> [WORK TO COMPLETE]
Rewrite the listing below with every "boat deck" changed to "main deck" and everything else unchanged. Leave the pictures out.

> [DATASET ENTRIES]

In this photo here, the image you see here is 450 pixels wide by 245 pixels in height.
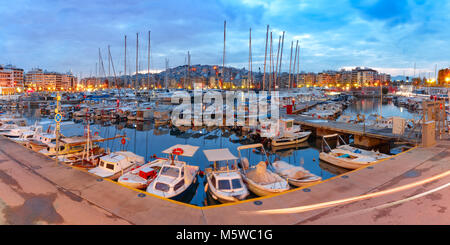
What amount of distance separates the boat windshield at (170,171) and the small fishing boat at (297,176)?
605cm

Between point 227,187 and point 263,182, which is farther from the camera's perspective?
point 263,182

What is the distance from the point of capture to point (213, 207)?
7.56 m

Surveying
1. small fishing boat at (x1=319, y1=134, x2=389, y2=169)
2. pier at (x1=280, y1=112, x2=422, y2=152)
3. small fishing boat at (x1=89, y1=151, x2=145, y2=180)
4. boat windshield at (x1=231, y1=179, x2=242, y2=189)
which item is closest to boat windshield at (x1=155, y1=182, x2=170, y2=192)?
boat windshield at (x1=231, y1=179, x2=242, y2=189)

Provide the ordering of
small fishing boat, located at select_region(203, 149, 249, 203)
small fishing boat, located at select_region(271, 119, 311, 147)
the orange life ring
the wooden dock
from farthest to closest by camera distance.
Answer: small fishing boat, located at select_region(271, 119, 311, 147) < the wooden dock < the orange life ring < small fishing boat, located at select_region(203, 149, 249, 203)

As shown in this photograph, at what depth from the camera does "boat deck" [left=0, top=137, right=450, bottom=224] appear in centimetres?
665

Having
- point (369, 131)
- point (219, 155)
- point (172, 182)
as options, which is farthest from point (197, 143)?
A: point (369, 131)

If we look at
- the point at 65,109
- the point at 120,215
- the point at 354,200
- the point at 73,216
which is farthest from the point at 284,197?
the point at 65,109

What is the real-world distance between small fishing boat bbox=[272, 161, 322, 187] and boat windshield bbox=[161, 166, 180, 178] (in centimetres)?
605

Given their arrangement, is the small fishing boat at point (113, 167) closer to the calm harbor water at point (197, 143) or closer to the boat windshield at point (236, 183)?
the calm harbor water at point (197, 143)

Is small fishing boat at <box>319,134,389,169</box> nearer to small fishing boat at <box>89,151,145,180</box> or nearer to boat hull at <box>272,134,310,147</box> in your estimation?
boat hull at <box>272,134,310,147</box>

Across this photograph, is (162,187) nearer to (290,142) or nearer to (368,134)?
(290,142)

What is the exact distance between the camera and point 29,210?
286 inches

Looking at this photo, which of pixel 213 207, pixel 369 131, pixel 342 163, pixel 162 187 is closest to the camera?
pixel 213 207

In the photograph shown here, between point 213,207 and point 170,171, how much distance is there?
19.1ft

> [RESULT OF THE TASK]
In this photo here, the image you see here is 450 pixels wide by 245 pixels in height.
What amount of distance separates the boat windshield at (170,171) and the small fishing boat at (297,176)?
605cm

Between point 227,187 and point 263,182, which is farther from the camera's perspective?
point 263,182

What is the distance from the point of capture to point (213, 207)?
7.56 m

Surveying
1. small fishing boat at (x1=319, y1=134, x2=389, y2=169)
2. pier at (x1=280, y1=112, x2=422, y2=152)
3. small fishing boat at (x1=89, y1=151, x2=145, y2=180)
4. boat windshield at (x1=231, y1=179, x2=242, y2=189)
which item is closest to boat windshield at (x1=155, y1=182, x2=170, y2=192)?
boat windshield at (x1=231, y1=179, x2=242, y2=189)

Provide the ordering of
small fishing boat, located at select_region(203, 149, 249, 203)
small fishing boat, located at select_region(271, 119, 311, 147)
the orange life ring
the wooden dock
from farthest to closest by camera distance.
Answer: small fishing boat, located at select_region(271, 119, 311, 147) < the wooden dock < the orange life ring < small fishing boat, located at select_region(203, 149, 249, 203)

As shown in this photograph, at what depth from the camera does "main deck" [left=0, top=137, right=450, bottom=224] appear in centimetres?
665

Having
- point (369, 131)
- point (219, 155)
- point (172, 182)
as options, which is farthest from point (197, 143)?
A: point (369, 131)

If we look at
- the point at 65,109
- the point at 120,215
- the point at 354,200
- the point at 73,216
which is farthest from the point at 284,197?
the point at 65,109

What is the real-world distance between small fishing boat bbox=[272, 161, 322, 187] and boat windshield bbox=[161, 166, 180, 178] (in centimetres)?
605

Given their arrangement, is the small fishing boat at point (113, 167) closer to the calm harbor water at point (197, 143) or closer to the boat windshield at point (236, 183)?
the calm harbor water at point (197, 143)

Is small fishing boat at <box>319,134,389,169</box> nearer to small fishing boat at <box>89,151,145,180</box> or nearer to boat hull at <box>272,134,310,147</box> in your estimation?
boat hull at <box>272,134,310,147</box>

Across this photograph, is (162,187) nearer to (290,142) or nearer to (368,134)?
(290,142)

What is the exact distance between the camera and point 29,210?
286 inches

Looking at this photo, which of pixel 213 207, pixel 369 131, pixel 342 163, pixel 162 187 is closest to the camera?
pixel 213 207

In the photograph shown here, between point 213,207 and point 170,171, how much distance is there?
19.1ft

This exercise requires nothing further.